La advertencia: "No es solo por Cáceres, es por todos"
El manifiesto no se limita a pedir la absolución. Su tono se eleva a una cuestión de principios: "La lucha contra la corrupción solo fortalece a la República cuando se ejerce con rigor, limpieza y pruebas sólidas". Si se permite que una persecución penal se sustente en cargos imprecisos, pruebas débiles o falta de trazabilidad, se pone en riesgo la presunción de inocencia y se debilita el Estado de derecho.

La defensa advierte que el "Caso Coral" no es un hecho aislado. Los métodos cuestionados —generalizaciones, falta de rastro bancario, testimonios inconsistentes— podrían replicarse en cualquier proceso judicial. Por eso, el equipo legal pide no solo la absolución de Cáceres, sino el cese de las medidas de coerción y la exclusión de pruebas por falta de idoneidad, pertinencia y regularidad procesal.
El contexto: un caso que conmocionó al país
El "Caso Coral" estalló en 2024, cuando el Ministerio Público acusó a Adán Cáceres, exjefe de seguridad del expresidente Danilo Medina, de liderar una red de corrupción que habría desfalcado al Estado con cientos de millones de pesos. La acusación incluyó cargos por asociación de malhechores, desfalco, soborno y lavado de activos. Cáceres ha estado en prisión preventiva durante meses.

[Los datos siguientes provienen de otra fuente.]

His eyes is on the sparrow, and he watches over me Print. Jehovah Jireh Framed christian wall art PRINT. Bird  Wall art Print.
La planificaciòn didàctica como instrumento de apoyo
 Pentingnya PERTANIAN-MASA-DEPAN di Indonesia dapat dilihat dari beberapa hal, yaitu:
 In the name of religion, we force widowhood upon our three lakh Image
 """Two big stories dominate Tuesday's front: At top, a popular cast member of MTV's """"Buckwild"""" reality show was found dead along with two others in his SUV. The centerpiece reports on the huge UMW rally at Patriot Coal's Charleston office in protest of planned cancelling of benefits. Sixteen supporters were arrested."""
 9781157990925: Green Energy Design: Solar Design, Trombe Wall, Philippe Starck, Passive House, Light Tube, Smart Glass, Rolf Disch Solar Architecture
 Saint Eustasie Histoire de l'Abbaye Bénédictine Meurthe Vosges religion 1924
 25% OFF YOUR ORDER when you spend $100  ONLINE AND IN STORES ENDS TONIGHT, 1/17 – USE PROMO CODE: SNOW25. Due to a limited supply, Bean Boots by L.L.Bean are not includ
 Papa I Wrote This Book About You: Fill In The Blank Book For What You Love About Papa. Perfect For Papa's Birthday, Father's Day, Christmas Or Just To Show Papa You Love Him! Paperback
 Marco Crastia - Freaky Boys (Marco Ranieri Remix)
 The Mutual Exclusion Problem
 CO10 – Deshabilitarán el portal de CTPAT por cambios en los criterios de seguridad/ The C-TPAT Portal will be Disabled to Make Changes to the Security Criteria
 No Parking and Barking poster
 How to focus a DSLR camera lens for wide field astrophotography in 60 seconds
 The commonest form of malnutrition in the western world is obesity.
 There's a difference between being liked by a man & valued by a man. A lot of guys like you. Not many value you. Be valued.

La defensa, ahora, contraataca con este manifiesto. El documento será presentado ante los jueces, pero también busca influir en la opinión pública. No es solo un alegato legal; es una estrategia de comunicación para sembrar dudas sobre la solidez de la acusación.
El pulso continúa
El Ministerio Público aún no ha respondido oficialmente al manifiesto. Pero sus voceros extraoficiales insisten en que las pruebas son sólidas y que los señalamientos de la defensa son "maniobras dilatorias". El caso sigue su curso.
Mientras tanto, Adán Cáceres permanece en prisión. Su equipo legal pide su libertad inmediata. El país observa. Porque, como advierte el manifiesto, lo que está en juego no es solo la suerte de un militar retirado, sino la credibilidad de todo el sistema de justicia. Si la acusación se derrumba, será un duro golpe a la lucha anticorrupción. Si se sostiene, la defensa habrá fracasado. Pero mientras los abogados escriben y los jueces deliberan, una pregunta flota en el aire: ¿estamos ante un caso de corrupción real o ante una construcción endeble que amenaza con convertirse en un precedente peligroso? El tiempo, y las pruebas, lo dirán.